====== TEXT SHOWN ======

How do I connect with someone I don’t know on LinkedIn? When making connection requests, you should let the person know why you are trying to connect with them. So the first step is to be clear yourself as to why reaching out to this particular person makes sense. Perhaps you’re reaching out to them because they have a Ph.D. in your discipline and now work in a field or organization of great interest to you. Or maybe you attended the same university and now both live in the same rural area. Did you meet them at an event? Read an article they published? Do you have a shared connection already?

The closer a link you can establish, the greater the likelihood that you’ll receive a response. But whatever the reason, make sure you’re explicit in the message about what motivated you to connect with them.

Remember, it’s never a good idea when networking to reach out to someone because you want a job or that person’s company has a job posted and you plan to apply for it. That is considered bad networking etiquette. If you see a job ad for an open position, it’s not the time to reach out to someone you don’t know at that organization.

======

- [TASKS]
#1 Reproduce the LinkedIn networking advice from "The closer a" to "at that organization.".
#2 In the LinkedIn networking advice, what makes it more likely that you'll receive a response?
#3 Carry the advice on connecting with strangers on LinkedIn forward from its last sentence.

====== DATASET ENTRIES ======

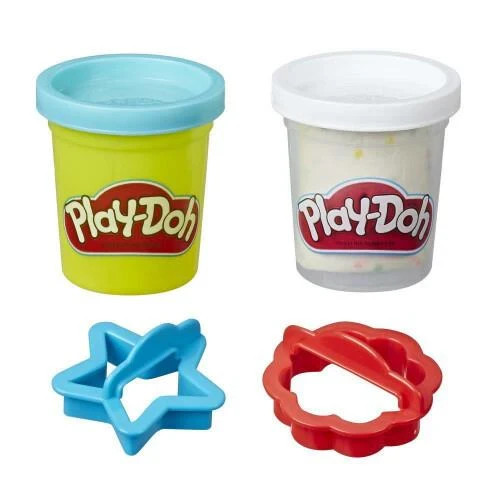 Play doh kitchen cookie - play-doh,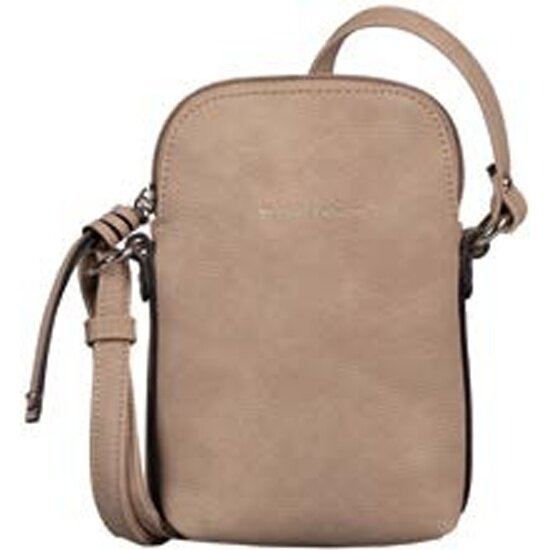 фото Сумка кросс-боди женская TOM TAILOR CAIA 29455, бежевый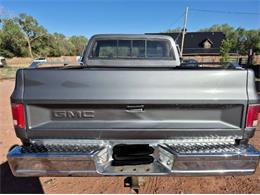 1987 GMC Sierra (CC-2087241) for sale in Cadillac, Michigan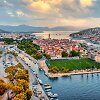 Trogiras, Kroatija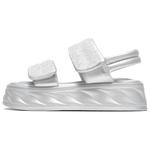 Пляжные сандалии женские Basto, черный - фото 5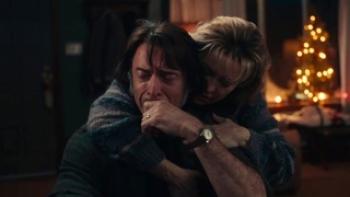 Song Sung Blue Trailer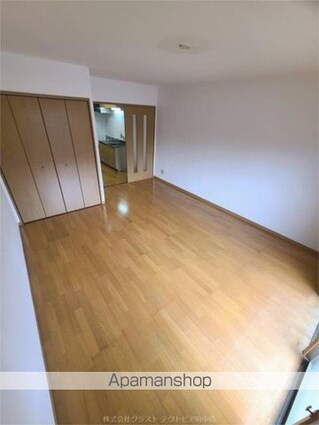 ラ　ヴェラ　ヴィータ[1K/30.35m2]のリビング・居間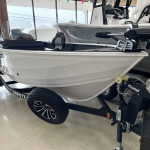 2025 Crestliner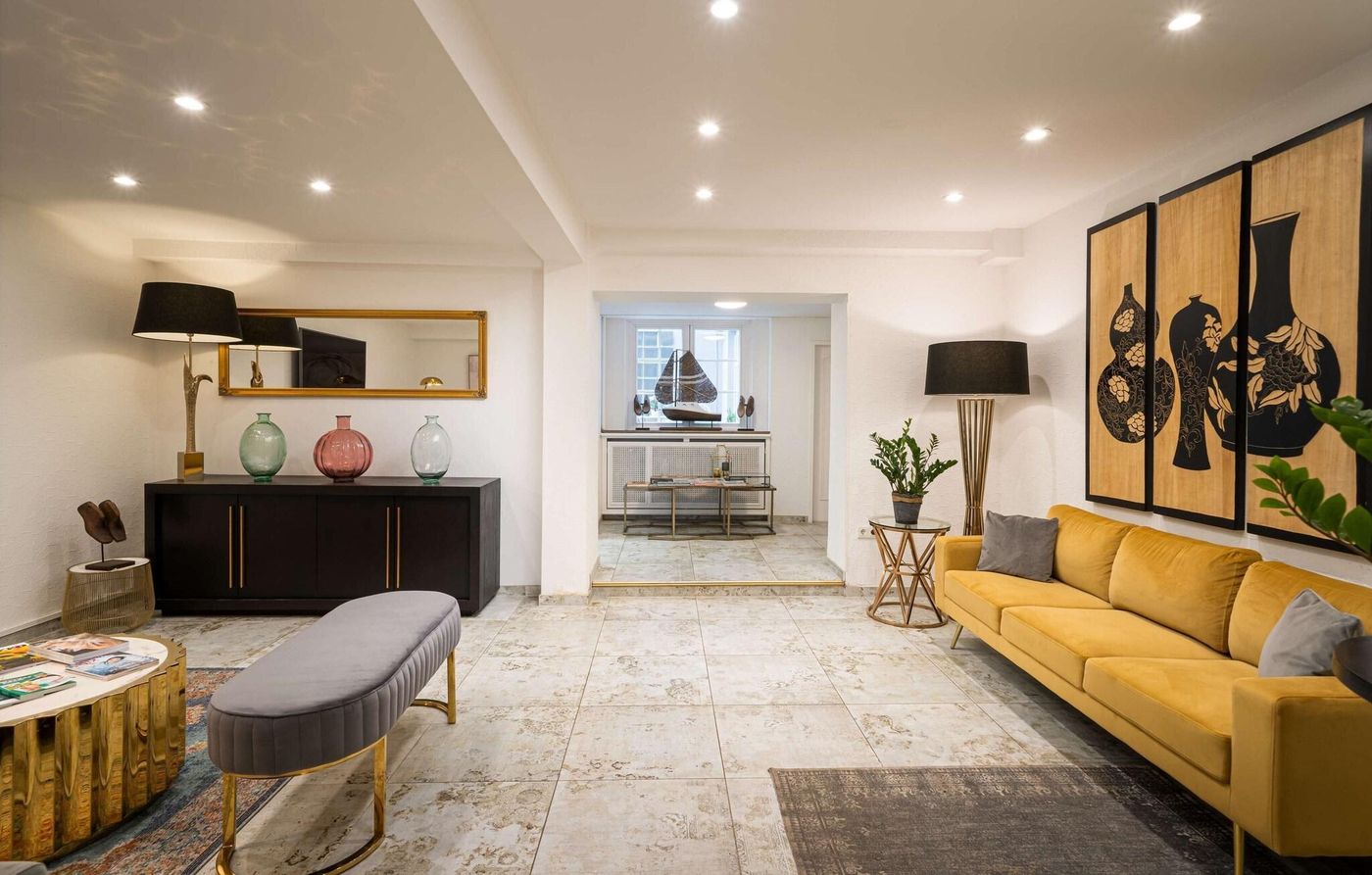 Arthotel Ana Liberty Bremen City-Germany-BREMEN-General view-6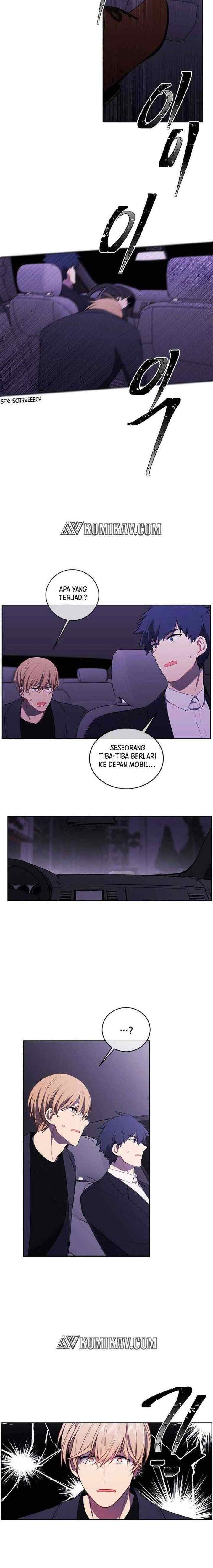 I'm Alone In The Novel chapter 62 halaman 13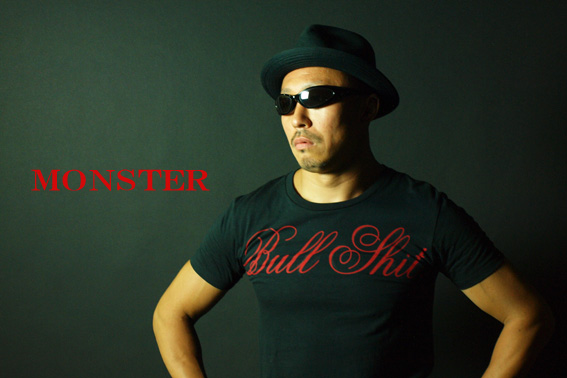 MONSTER/CCP VS ���Ĺ���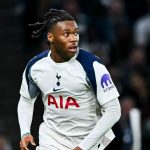 Destiny Udogie named as footballer allegedly threatened with gun by agent as Tottenham Hotspur release statement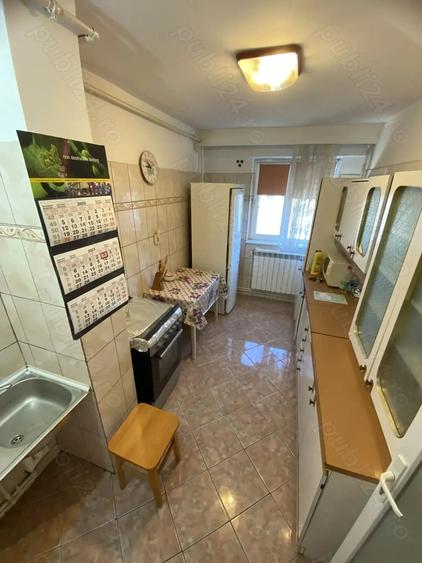 Apartament cu 2 camere decomandat în Casa de Cultură
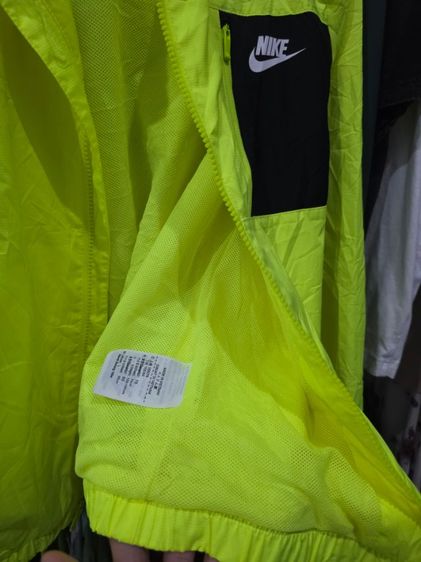 เสื้อ ออกกำลังกาย ยี่ห้อ Nike ของใหม่ สภาพดี สวย หายาก สีพิเศษ เดิมๆ ขายตามสภาพ พร้อมส่งครับ เบอร์ใหญ่ M L ใส่ได้ครับ รูปที่ 10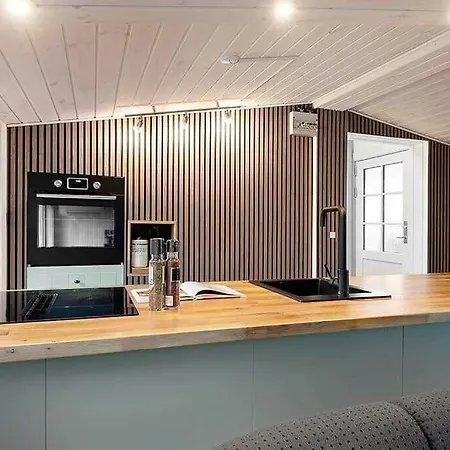 Casa vacanze Bv438-esbjerg-v-ovre-bulbjergvej-31 *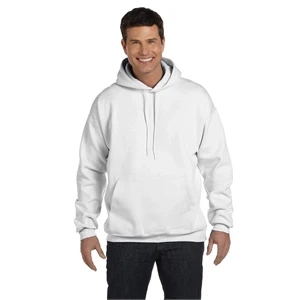 Hanes Adult Ultimate Cotton® Pullover Hooded Sweatshirt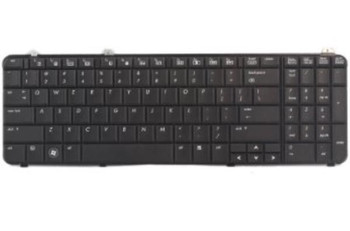 HP 530580-031 Keyboard ENGLISH 530580-031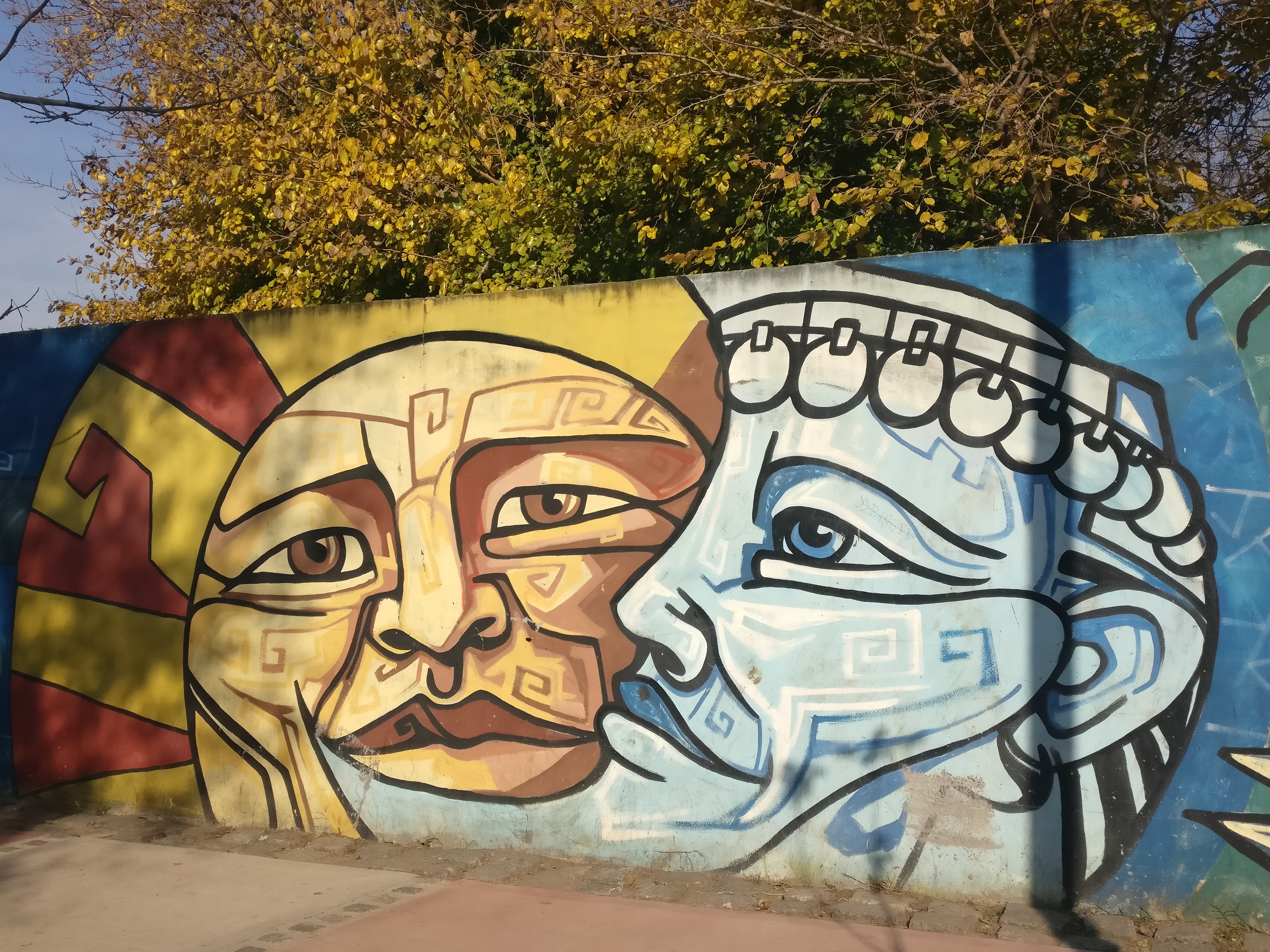 buenos aires argentine street art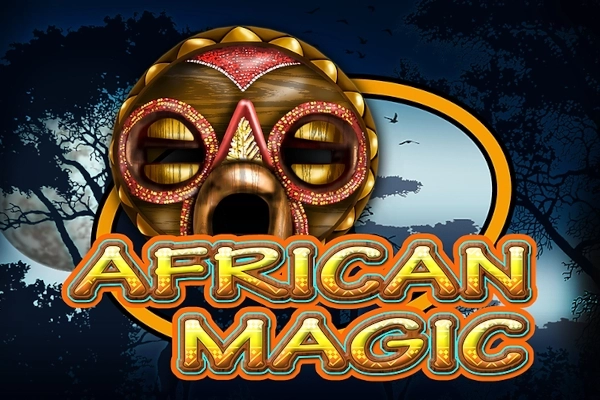 African Magic at Here2Win Casino
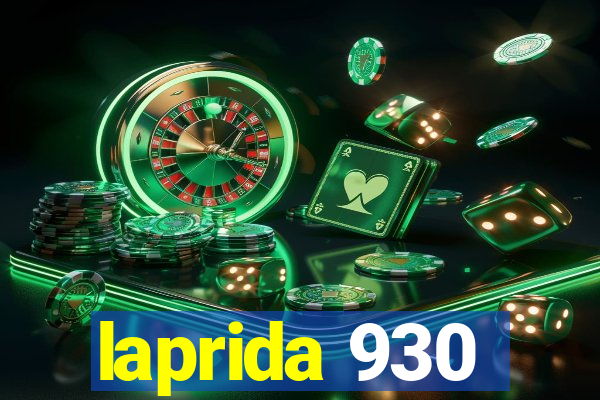 laprida 930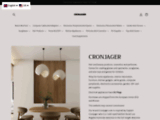 Avis Cronjager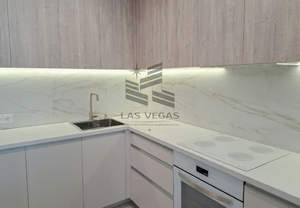 1-к квартира, на длительный срок, 40м2, 7/17 этаж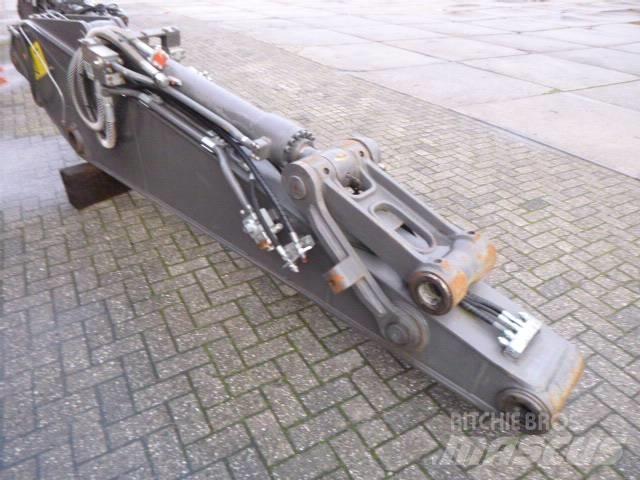 Volvo EC235EL Stick Εκσκαφείς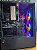 PC Gamer AMD Ryzen 5 5600x + RTX 4060 + 16GB DDR4 + SSD 500GB NVME + A520M - Imagem 3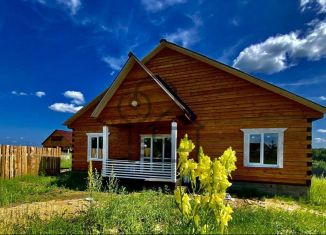 Дом на продажу, 220 м2, деревня Куда, Можайская улица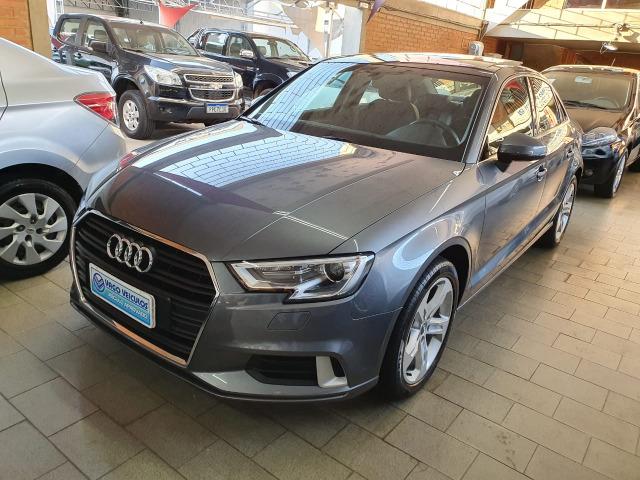 Audi A3 TFSI -2018 - Foto 15
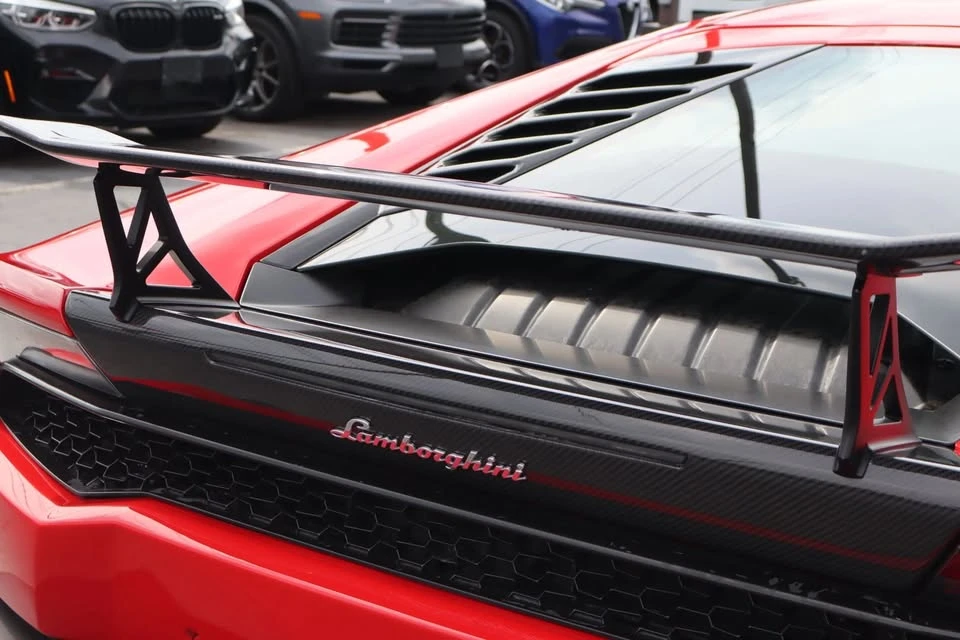 2015 Lamborghini Huracan LP610-4 - Image 8 of 19
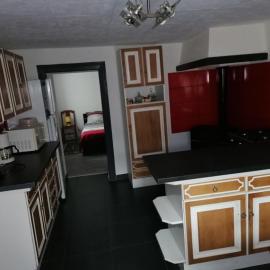 Gite la Tourbiere, hotel em Fellering
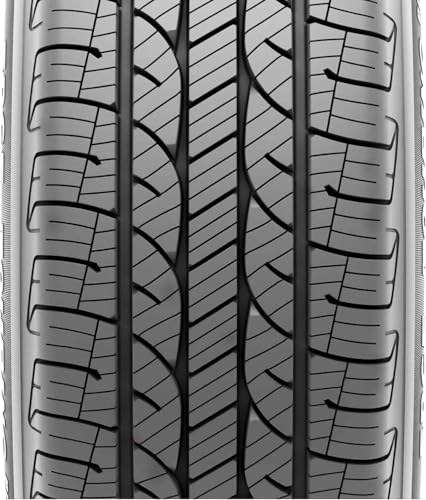 Kelly Edge Touring Plus All-Season 215/65R17 SL 99 H Tire - size: 215/65R17 SL 99H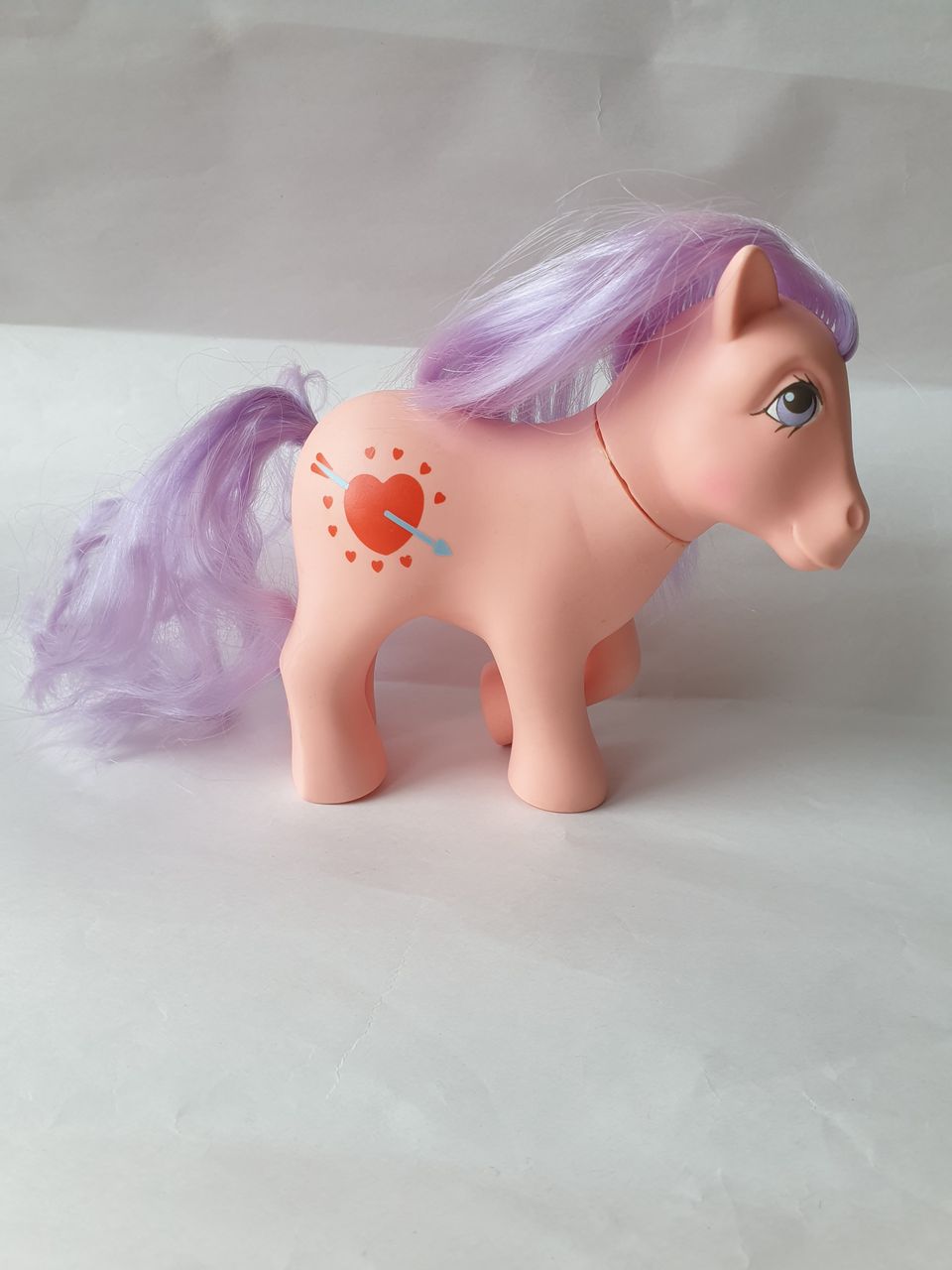 My little Pony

======

- [ANSWERS BELOW]
#1
The closer a link you can establish, the greater the likelihood that you’ll receive a response. But whatever the reason, make sure you’re explicit in the message about what motivated you to connect with them.

Remember, it’s never a good idea when networking to reach out to someone because you want a job or that person’s company has a job posted and you plan to apply for it. That is considered bad networking etiquette. If you see a job ad for an open position, it’s not the time to reach out to someone you don’t know at that organization.

#2 Establishing a closer link with the person.

#3
If you don’t know what companies might be relevant to your job search, how do you find the companies? Do you just randomly look for them on LinkedIn or other websites? Start with big companies or organizations. They are often easier to find because they will have a strong online presence. Search key terms on Google or job search sites such as Indeed, and you will find relevant companies and other types of organizations.

You can use generic keywords like “data science” and “Denver.” What you’ll probably find are job advertisements at big firms. Carefully read over the website and identify additional keywords you can add to your search.

Search for these organizations on LinkedIn. In your search results, LinkedIn will show you a list of company employees. Read the individual profiles of employees and make note of where they worked in the past. Expand your online research to include those companies.

Then you can consider connecting with employees of these larger organizations, as appropriate. (Do follow proper etiquette when making LinkedIn requests.) Once you are connected, you will be able to see who is in this person’s network. Start reaching out to those people if they work at companies that sound interesting.

Pay attention to professional organizations or online groups that your new connections are part of and join them, if they seem relevant to your job search. Attend local meet-ups hosted by such professional organizations.

Last, when you do informational interviews with people you connect with on LinkedIn, ask them, “What other organizations do this kind of work?” “Who else should I speak with?” “What professional associations are you part of?” and “What local networking events do you attend?”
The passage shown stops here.